_BLOCO DE TEXTO:_

--------------------------------

Finalmente se faz justiça! Finalmente surge alguém com coragem para cortar onde é preciso, que nivela os salários (por baixo, é certo), mesmo que os trabalhadores do sector privado em nada sejam beneficiados (bem pelo contrário) com tais medidas aplicadas aos seus camaradas de trabalho da Função Pública. Há é que nivelar, ainda que seja juntinho ao chão.

Não há défice que lhes toque

Que se faça tudo o que for necessário mas que não se toque nos desgraçados desses «portugueses de segunda» que, governo após governo (PSD ou PS), estão sempre fora destes sacrifícios e a quem a crise não bate à porta... Não há «défice» que lhes toque. Senão vejamos alguns dados: no 1.º trimestre de 2005, os quatro maiores bancos privados tiveram mais 42,6 por cento de lucros, qualquer coisa como 370 milhões de euros; a EDP mais 11,5 por cento e a GALP só quintuplicou os lucros.
No balanço do 1.º semestre, e já depois dos pedidos de sacrifícios, o que aconteceu? Lucros da EDP crescem para os 318, 3 milhões de euros, o BBVA Portugal aumenta os seus lucros em 45 por cento, naquele que designaram como o melhor resultado de sempre, a Impresa sobe 78 por cento nos resultados, ou seja 15,2 milhões de euros de lucro líquido. E os tais quatro maiores bancos privados? Sempre a subir! Não os sacrifícios, claro, mas os lucros, que aqui não se nivela por baixo. É sempre por cima e por cima de quem trabalha.

--------------------------------

_MATERIAL APRESENTADO:_
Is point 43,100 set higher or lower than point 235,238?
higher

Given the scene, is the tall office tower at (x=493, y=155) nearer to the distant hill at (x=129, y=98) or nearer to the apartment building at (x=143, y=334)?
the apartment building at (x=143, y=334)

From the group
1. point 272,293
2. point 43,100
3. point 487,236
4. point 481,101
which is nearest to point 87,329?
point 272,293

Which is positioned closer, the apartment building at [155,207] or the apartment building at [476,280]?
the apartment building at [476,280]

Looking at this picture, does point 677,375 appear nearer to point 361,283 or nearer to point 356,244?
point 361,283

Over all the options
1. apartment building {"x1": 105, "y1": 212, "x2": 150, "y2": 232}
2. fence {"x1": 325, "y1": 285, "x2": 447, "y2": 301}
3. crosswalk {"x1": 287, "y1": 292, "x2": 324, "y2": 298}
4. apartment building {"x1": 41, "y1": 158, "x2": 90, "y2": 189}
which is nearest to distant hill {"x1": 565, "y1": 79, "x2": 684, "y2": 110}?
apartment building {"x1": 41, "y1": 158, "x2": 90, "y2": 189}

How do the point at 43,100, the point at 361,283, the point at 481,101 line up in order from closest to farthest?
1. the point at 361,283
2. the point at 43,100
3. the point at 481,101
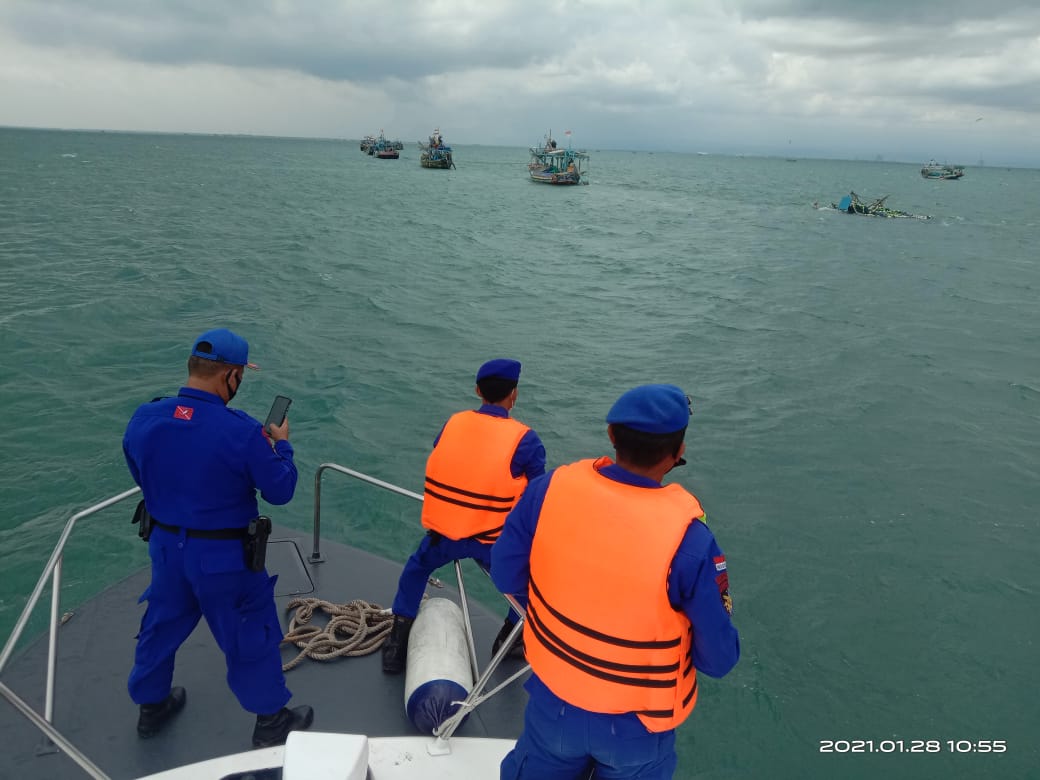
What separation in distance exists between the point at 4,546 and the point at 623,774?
7.39 metres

--------------------------------

_DESCRIÇÃO DA TAREFA:_ Resuma em duas frases o texto sobre os lucros das empresas e os sacrifícios pedidos aos trabalhadores. A listagem é material independente do texto.

_RESPOSTA:_ O texto critica com ironia o nivelamento por baixo dos salários na Função Pública e afirma que os «portugueses de segunda» ficam sempre fora dos sacrifícios, governo após governo, sem que nenhum «défice» lhes toque. Como prova, aponta que no 1.º trimestre de 2005 os quatro maiores bancos privados tiveram mais 42,6 por cento de lucros e a GALP quintuplicou os lucros, e que no 1.º semestre, já depois dos pedidos de sacrifícios, os lucros da EDP, do BBVA Portugal e da Impresa continuaram a crescer.